§ What you need to do
Please transcribe the data below exactly. Leave the pictures out.

§ Extracted information
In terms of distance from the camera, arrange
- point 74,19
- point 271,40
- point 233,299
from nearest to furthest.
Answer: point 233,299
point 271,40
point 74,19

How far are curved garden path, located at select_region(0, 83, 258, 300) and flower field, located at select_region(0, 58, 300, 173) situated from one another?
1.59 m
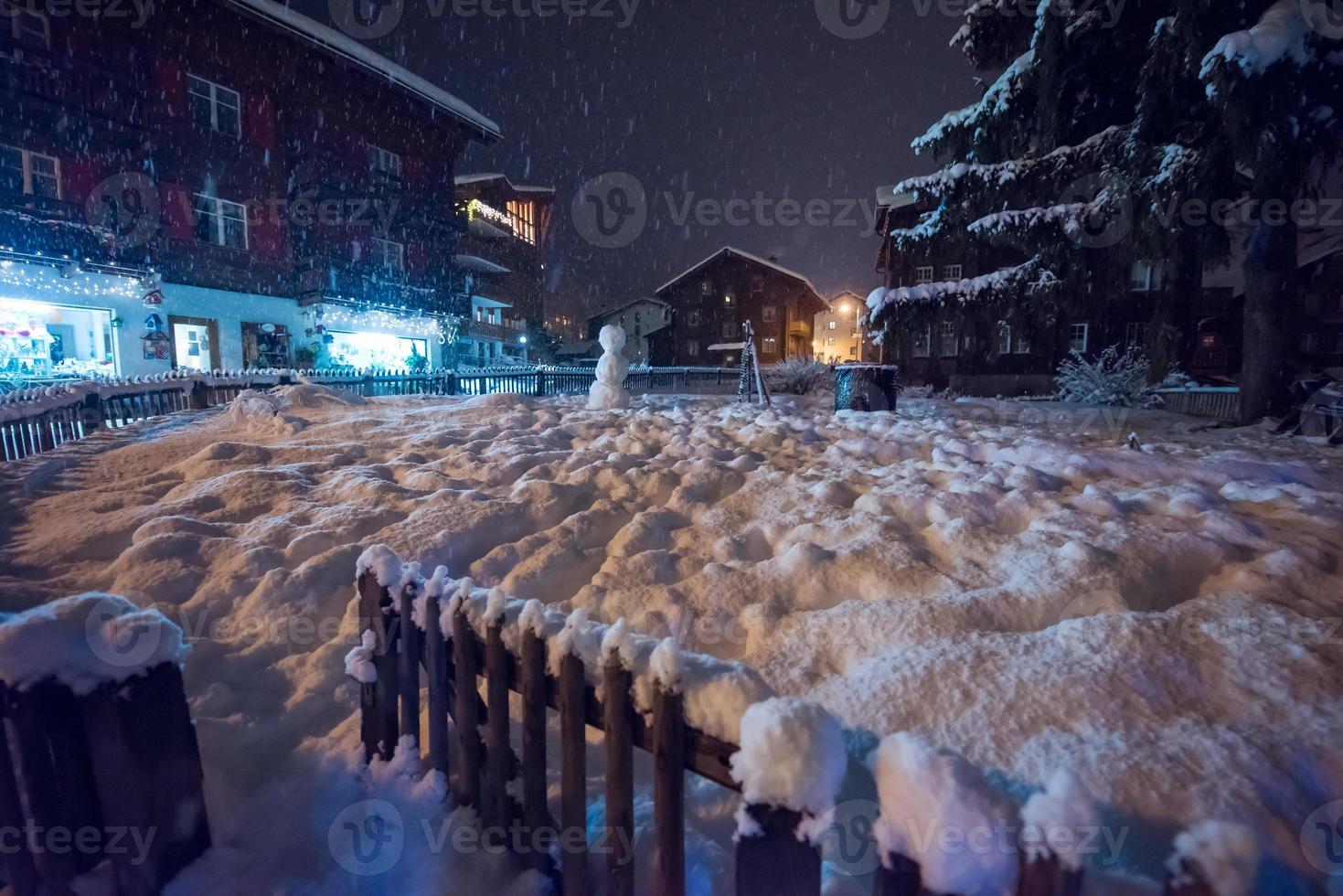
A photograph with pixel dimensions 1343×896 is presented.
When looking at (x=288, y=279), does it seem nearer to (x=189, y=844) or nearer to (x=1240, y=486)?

§ Response to this task
In terms of distance from the camera, arrange
- point 74,19
- point 271,40
- point 233,299
from nearest to furthest.
Answer: point 233,299
point 271,40
point 74,19

How far are curved garden path, located at select_region(0, 83, 258, 300) and flower field, located at select_region(0, 58, 300, 173) situated from one another?
1.59 m
A photograph with pixel dimensions 1343×896 is presented.
When looking at (x=288, y=279), does it seem nearer to (x=189, y=844) or nearer to (x=1240, y=486)?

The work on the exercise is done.